Unfortunately, these hours make you tired, and this leads to objective mistakes. The administration decides to fix this. You suggest that they give you more help - maybe you could have a teaching assistant (another healthcare provider) to help catch these mistakes and allow you to continue teaching, but for various logistic (money) reasons, this isn't possible. You agree to the next best solution: you and your colleagues instead are each assigned a time slot rather than a class. This makes your life predictable, but on the other hand, you teach different students and different classes each day. You've lost the ability to develop the types of relationships that promote meaningful learning in your students (improved health). You can't prove this, since no one knows how to accurately measure it. And since fewer of the easily measured mistakes are occurring, the issue seems closed. So now you sleep more, but you have to prepare more lesson plans (patient notes) for the various classes, and you have to hand off the day-to-day details of your classes to your colleagues, since you never know who will next teach your classes.
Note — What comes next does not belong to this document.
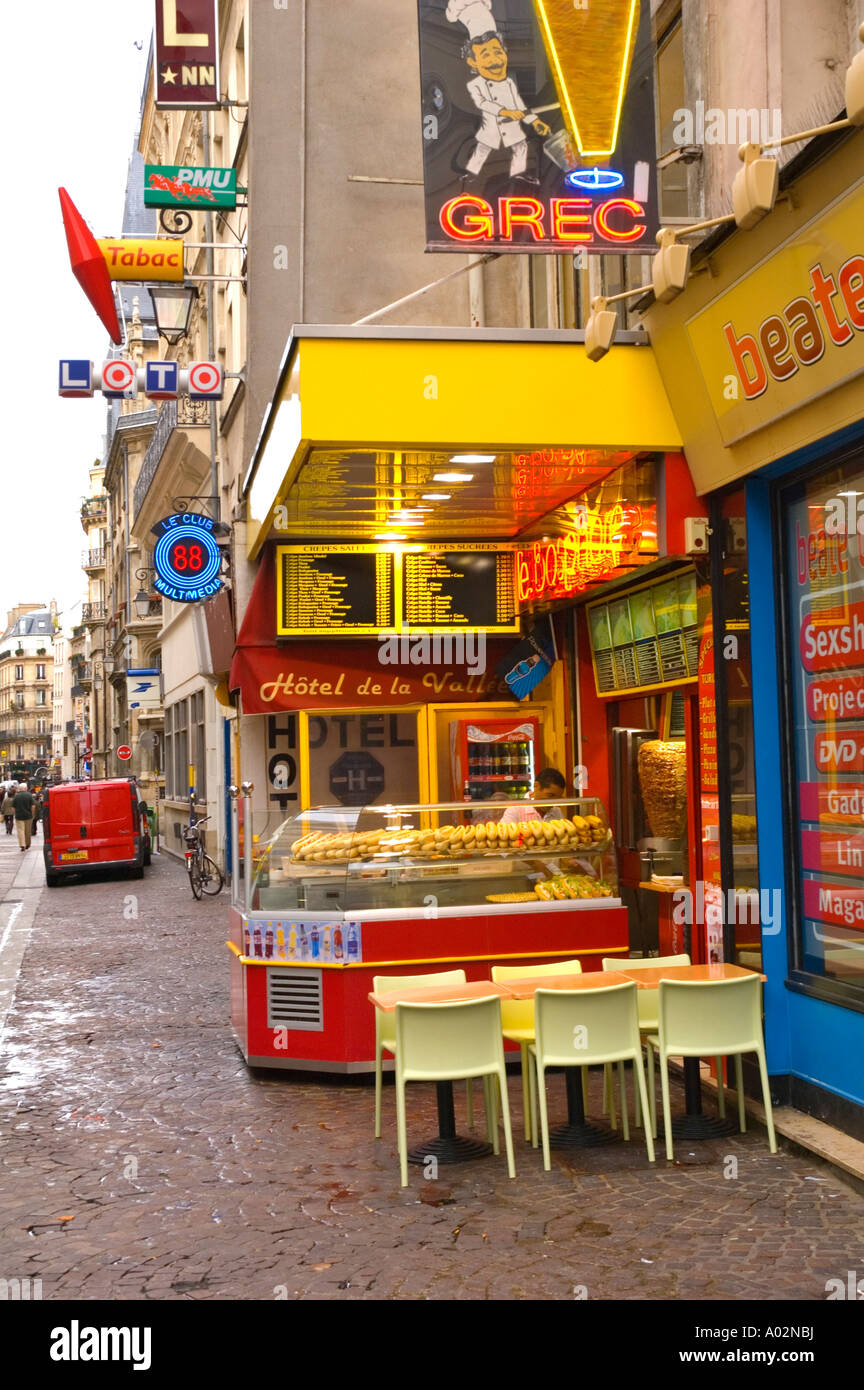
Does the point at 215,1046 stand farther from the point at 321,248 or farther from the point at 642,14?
the point at 321,248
It's easy to imagine an ideal way to do a handoff - you simply through each student and his/her learning needs with your colleague. But this takes hours, and your shifts would have to overlap for this to work. There isn't time for this, so you have to choose between teaching the students who are in front of you, and spending time handing off their teaching points.

Doctors know that better handoffs mean less mistakes. But when the changes that you mention made contact with the realities of our ridiculous system, they lead to more work with less time to do it in.